Texto fornecido -
☆ ☆ ☆ ☆ ☆ ☆ ☆

A admissão das ações do agente infiltrado na forma de atipicidade conglobante
não é livre de críticas sob o ponto de vista moral da atuação estatal, mas, ao
menos juridicamente, é uma explicação mais plausível ou, talvez, um véu sutil
para ocultar sua inviabilidade.
O artigo 13 da Lei do Crime Organizado afirma que se o agente infiltrado
não atuar com proporcionalidade em relação à finalidade da investigação,
responderá pelos excessos praticados. No decorrer da legislação se percebe que
toda a atuação do agente é permitida, inclusive seu envolvimento em atos
criminosos, de acordo com o reconhecimento da excludente de culpabilidade de
“inexigilibilidade de conduta diversa”. Ora, como em toda excludente, podem
ocorrer excessos, os quais são puníveis. O grande problema, não somente da
legislação brasileira como da internacional ao regular a infiltração é a falta
de clareza sobre os limites de atuação dos agentes, o que torna sua atividade
não somente arriscada sob o ponto de vista dos criminosos, mas também sob o
aspecto administrativo e de responsabilidade criminal pessoal. A tensão a que
estará submetido um agente desses é sobre – humana e esta é uma das
razões pelas quais esse instituto parece bastante inconveniente.
Pode parecer que a falta de uma determinação legal exata dos limites da
atuação seja uma tibieza da legislação pátria e de outros países, mas, em
verdade, se entende que isso integra de forma inextrincável a própria natureza
da infiltração, sendo impossível ao legislador manifestar-se de forma
exaustiva, prevendo todas as situações concretas. Exatamente por isso é um
instituto indesejável. A única saída seria permitir ao agente infiltrado toda e
qualquer atuação criminosa, inclusive o homicídio. Mas, que sociedade estaria
disposta a tanto? Que legislador teria a ousadia para isso? E, principalmente,
isso seria algo admissível num Estado de Direito sob o ângulo da moralidade
administrativa e da legalidade? Até mesmo com relação a outras questões como a
vedação da pena de morte (já que o agente teria uma “licença para matar” – o
que já foi título de filme hollywoodiano estrelado por Denzel Washington)? Quem
gostaria de ter um agente estatal com carta branca para roubar, matar, estuprar
livremente? Mas, fora disso é impossível regular com precisão os limites da
atuação do agente infiltrado. A verdade é que o meio de prova da infiltração
pretende realizar o impossível e já dizia um velho brocardo latino que “Ad
impossibilia Nemo tenetur” (“Ninguém é obrigado a fazer o impossível”, nem
mesmo o legislador).
Institutos como a infiltração violam o que Gomá denomina de “imperativo
de exemplaridade” que gravita sobre os funcionários e a administração pública,
especialmente a da Justiça. Administrando negócios alheios, ou seja, a
denominada “coisa pública”, incorrem em responsabilidade de ordem legal. Mas,
essa “exemplaridade do funcionário público e da administração pública (da
Justiça) também decorre de uma responsabilidade moral que está nas entrelinhas,
de forma a submetê-los a comportamentos de honestidade e decoro. Nesse passo,
aos agentes públicos cabe o “imperativo de exemplaridade” no sentido de serem
modelos para o cidadão. Na dicção do autor:
“De uma y outra fuente se deduce que del funcionario se espera no solo
que observe estrictamente la ley positiva sino también que practique
valores como la imparcialidad, la independência, la esquidad, la lealtad,
la anteposisición del interes general al próprio o la probidad en el servicio
público”. [1]
Ora, a indagação que não se pode calar é a seguinte: que espécie de
“exemplaridade pública” se pode esperar de um instituto para o qual é
necessário prever e regular exatamente a atuação mimética do policial em
relação ao deliquente no cometimento das mesmas infrações penais que este
último?

☆ ☆ ☆ ☆ ☆ ☆ ☆

Material fornecido -
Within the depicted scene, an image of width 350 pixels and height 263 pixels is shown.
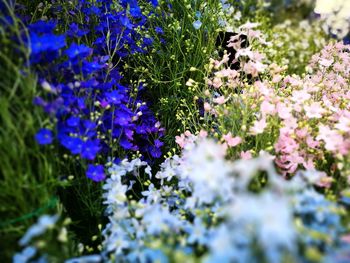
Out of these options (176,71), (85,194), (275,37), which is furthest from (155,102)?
(275,37)

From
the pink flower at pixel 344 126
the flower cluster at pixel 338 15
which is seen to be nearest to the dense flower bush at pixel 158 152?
the pink flower at pixel 344 126

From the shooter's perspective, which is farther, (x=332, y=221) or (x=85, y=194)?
(x=85, y=194)

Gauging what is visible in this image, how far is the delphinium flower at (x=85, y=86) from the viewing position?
1356 millimetres

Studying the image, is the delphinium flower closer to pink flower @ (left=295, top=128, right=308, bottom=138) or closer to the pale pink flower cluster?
the pale pink flower cluster

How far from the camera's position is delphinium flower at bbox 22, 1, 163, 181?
136 centimetres

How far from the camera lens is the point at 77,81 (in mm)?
1532

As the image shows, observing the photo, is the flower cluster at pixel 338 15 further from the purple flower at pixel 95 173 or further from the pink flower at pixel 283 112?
the purple flower at pixel 95 173

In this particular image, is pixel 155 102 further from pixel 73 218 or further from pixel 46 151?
pixel 46 151

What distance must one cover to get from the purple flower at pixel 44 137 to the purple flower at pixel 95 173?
0.73ft

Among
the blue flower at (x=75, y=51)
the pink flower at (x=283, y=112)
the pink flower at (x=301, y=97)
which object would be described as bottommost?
the pink flower at (x=283, y=112)

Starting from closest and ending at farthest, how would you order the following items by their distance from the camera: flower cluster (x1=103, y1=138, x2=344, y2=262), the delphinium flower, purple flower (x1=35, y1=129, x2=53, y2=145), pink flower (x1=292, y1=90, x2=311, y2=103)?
flower cluster (x1=103, y1=138, x2=344, y2=262), purple flower (x1=35, y1=129, x2=53, y2=145), the delphinium flower, pink flower (x1=292, y1=90, x2=311, y2=103)

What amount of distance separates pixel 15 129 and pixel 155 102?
117cm

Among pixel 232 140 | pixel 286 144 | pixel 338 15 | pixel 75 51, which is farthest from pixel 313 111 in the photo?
pixel 338 15

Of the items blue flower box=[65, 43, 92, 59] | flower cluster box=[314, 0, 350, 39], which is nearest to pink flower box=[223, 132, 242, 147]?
blue flower box=[65, 43, 92, 59]
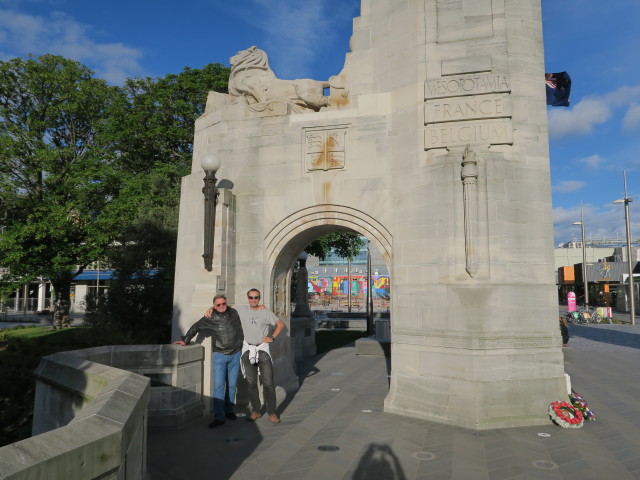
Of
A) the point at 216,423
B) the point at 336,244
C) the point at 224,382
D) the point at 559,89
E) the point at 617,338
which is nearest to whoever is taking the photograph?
the point at 216,423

☆ ☆ ☆ ☆ ☆ ☆ ☆

Instrução - Reescreva o trecho do texto sobre o agente infiltrado que vai de "A admissão das" até "ocultar sua inviabilidade.", trocando "véu sutil" por "disfarce sutil".

Resultado do exercício -
A admissão das ações do agente infiltrado na forma de atipicidade conglobante
não é livre de críticas sob o ponto de vista moral da atuação estatal, mas, ao
menos juridicamente, é uma explicação mais plausível ou, talvez, um disfarce sutil
para ocultar sua inviabilidade.